Não falam mal de você para os outros, somente reservadamente para você mesmo. As críticas são privadas e temperadas com uma palavra de incentivo para aliviar o travo de amargura.
Banalizamos a amizade como se ela fosse artigo comum e farto na rotina.
É fácil conhecer alguém, o difícil é a permanência dessa pessoa ao nosso lado. Alguns contatos não prosperam, apesar da simpatia do encontro. Não temos como explicar o motivo da ausência de continuidade. Talvez simplesmente não era para ser. Os telefonemas param, as mensagens ficam esparsas e não há como retomar o entusiasmo do início. O encanto se quebra com o vácuo.
E temos amigos tão verdadeiros que, diante de um tempo sem conversa, jamais nos desligamos deles. Porque existiu antes tamanha entrega e reciprocidade que nem a distância mais arrefece.
É como se tivéssemos transposto a rebentação do mar e atingido as marolas calmas e serenas da intimidade. Boiamos agora na alma e no fluxo do pertencimento. Não seremos mais tragados pelas ondas violentas. Saímos do raso da cordialidade.
Acredito que, depois de compartilhar experiências cruciais, a cumplicidade jamais se quebra. Vigora uma lealdade pela existência afora.
Quando a conexão alcança um ponto específico de troca, um determinado estágio de evolução dos laços, o caminho é apenas de ida. Não se volta na catraca. Não tem como perder a amizade. Virou eterna.
Você pode brigar com o amigo, pode discutir com ele, mas sempre sobrará espaço para o entendimento. Atravessaram juntos perdas, separações e privações, que aumentaram a tolerância de um com o outro. São mais capazes de se perdoar porque se conhecem a fundo, respeitando as limitações e os defeitos mútuos.

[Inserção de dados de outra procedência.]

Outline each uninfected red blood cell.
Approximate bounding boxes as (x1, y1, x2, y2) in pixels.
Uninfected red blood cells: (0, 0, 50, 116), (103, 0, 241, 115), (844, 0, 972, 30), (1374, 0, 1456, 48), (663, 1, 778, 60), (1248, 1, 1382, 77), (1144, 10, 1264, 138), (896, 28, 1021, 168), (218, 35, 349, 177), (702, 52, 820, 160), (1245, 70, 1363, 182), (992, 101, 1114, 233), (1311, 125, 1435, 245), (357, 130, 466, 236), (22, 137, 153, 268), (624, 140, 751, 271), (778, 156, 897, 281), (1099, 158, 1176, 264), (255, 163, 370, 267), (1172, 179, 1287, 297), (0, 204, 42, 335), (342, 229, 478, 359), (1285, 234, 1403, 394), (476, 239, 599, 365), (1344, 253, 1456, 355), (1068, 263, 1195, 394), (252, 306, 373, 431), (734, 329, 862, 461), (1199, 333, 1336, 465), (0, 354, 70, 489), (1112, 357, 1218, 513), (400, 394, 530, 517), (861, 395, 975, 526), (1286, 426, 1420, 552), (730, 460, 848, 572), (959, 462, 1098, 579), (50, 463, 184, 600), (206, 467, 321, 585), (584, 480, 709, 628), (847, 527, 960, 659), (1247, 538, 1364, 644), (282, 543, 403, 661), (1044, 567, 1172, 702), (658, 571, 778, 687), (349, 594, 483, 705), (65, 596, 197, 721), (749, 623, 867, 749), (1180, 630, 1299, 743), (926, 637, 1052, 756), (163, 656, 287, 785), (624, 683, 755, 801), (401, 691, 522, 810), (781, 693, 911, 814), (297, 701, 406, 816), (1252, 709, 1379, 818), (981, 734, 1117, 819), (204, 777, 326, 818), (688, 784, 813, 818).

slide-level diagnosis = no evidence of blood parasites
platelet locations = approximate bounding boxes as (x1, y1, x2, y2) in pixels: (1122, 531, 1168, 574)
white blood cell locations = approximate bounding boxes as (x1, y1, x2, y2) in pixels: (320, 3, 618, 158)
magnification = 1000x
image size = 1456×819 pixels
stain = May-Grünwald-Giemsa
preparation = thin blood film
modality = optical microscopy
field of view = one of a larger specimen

Esse amigo é definitivo, parte indissociável da sua família pela antiguidade, pelos conselhos dados, pelo sépia das fotografias.
As novidades não serão mais importantes do que o legado. Nenhum novo acontecimento vai desajustar o encaixe complementar de temperamentos.
Ainda que não ocorra a proximidade física constante, ambos se mantêm atentos e prontos para um eventual socorro. Ressurgem nos momentos de maior necessidade, antecipando qualquer pedido de ajuda.
Partilham de uma sintonia fina para detectar ruídos da dor, ou estranhezas de comportamento, ou sinais públicos de que o seu companheiro não está se sentindo bem e precisa da exclusividade do amparo.
Aquele amigo que segura forte a sua mão e não solta é o que aguentará a alça da morte e da saudade no seu enterro.